Security researchers and Cisco Talos have documented over 135,000 publicly reachable OpenClaw instances — meaning they respond on port 8080 (or their configured port) without requiring authentication. The actual number is likely higher, since many instances are behind NAT but still accessible via their public IP through port forwarding.
ClawHavoc was a February 2026 supply chain campaign that placed 341 malicious skills on ClawHub, the community skill registry. The skills appeared legitimate but executed arbitrary code at install time — reading API keys from environment variables, exfiltrating memory files, and establishing persistence. Self-hosted users who ran `clawhub install <skill>@latest` were at risk. MyOpenClaw was not affected because all skills are version-pinned and hash-verified before installation.
Not automatically — it depends on the managed provider. MyOpenClaw was specifically built with the self-hosted security gaps in mind: gateway token auth (no open access), version-pinned skills (ClawHavoc protection), automatic updates (no unpatched versions), and encrypted secrets at rest. A poorly configured managed host could be worse than a well-configured self-hosted setup.

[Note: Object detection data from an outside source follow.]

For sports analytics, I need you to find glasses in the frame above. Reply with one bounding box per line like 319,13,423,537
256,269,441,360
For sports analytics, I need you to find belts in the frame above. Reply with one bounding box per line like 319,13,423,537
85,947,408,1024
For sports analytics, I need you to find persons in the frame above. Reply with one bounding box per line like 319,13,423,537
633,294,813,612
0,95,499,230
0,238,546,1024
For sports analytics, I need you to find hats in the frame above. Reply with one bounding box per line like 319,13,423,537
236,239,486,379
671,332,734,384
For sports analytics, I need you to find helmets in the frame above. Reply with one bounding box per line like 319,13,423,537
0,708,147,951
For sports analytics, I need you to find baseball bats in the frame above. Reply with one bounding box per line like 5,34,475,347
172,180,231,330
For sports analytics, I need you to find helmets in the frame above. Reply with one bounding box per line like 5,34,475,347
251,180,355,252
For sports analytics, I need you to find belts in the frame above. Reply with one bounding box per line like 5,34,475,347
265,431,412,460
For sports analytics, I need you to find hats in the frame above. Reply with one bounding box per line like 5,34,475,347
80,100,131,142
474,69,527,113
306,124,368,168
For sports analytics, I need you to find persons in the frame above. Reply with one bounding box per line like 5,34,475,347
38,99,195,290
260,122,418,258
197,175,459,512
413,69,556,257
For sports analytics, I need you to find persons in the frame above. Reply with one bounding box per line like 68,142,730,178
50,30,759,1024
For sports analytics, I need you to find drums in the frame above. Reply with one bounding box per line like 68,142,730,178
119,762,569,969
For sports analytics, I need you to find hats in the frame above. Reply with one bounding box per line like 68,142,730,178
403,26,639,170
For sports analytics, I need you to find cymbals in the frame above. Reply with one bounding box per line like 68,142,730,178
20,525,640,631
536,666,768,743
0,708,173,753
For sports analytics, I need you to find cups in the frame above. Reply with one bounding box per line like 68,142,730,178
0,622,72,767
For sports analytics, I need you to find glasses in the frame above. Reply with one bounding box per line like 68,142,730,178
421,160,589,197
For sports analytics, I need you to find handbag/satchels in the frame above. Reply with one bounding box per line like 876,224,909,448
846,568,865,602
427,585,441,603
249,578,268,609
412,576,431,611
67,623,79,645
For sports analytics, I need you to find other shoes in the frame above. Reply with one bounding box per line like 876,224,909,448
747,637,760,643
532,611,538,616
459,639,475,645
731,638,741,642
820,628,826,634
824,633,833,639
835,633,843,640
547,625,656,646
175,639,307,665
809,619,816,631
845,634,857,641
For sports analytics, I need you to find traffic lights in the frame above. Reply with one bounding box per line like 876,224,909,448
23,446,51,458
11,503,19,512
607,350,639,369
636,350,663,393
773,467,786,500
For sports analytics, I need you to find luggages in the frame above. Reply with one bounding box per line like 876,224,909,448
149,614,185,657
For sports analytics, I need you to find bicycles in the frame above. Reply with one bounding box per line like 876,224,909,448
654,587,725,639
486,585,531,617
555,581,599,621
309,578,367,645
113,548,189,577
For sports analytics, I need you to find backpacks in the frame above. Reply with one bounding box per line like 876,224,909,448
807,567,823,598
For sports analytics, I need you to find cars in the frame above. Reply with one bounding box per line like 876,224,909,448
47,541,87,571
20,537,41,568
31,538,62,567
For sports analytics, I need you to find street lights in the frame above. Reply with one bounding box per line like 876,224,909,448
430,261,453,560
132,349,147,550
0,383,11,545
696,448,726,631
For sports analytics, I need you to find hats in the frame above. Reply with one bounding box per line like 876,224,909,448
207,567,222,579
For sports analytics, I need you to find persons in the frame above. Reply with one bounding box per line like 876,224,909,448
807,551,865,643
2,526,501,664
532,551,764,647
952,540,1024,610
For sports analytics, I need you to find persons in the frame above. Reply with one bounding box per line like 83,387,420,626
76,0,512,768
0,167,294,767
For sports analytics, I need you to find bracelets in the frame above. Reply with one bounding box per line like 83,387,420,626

Technically, as the infrastructure provider, we have access to the underlying machine. In practice: your API keys are encrypted at rest and never logged, your conversation history and memory files live on your persistent volume, and our team does not routinely access customer data. We publish a security-focused CLAUDE.md detailing our supply chain hardening for full transparency.
Yes. The key steps are: (1) set `auth.enabled: true` in openclaw.json with a strong gateway token, (2) bind to 127.0.0.1 instead of 0.0.0.0, (3) put it behind a reverse proxy with HTTPS, (4) pin all skill versions manually — never use @latest, (5) set up automatic OS and OpenClaw updates. This is 4-6 hours of work and requires ongoing maintenance. MyOpenClaw does all of it by default.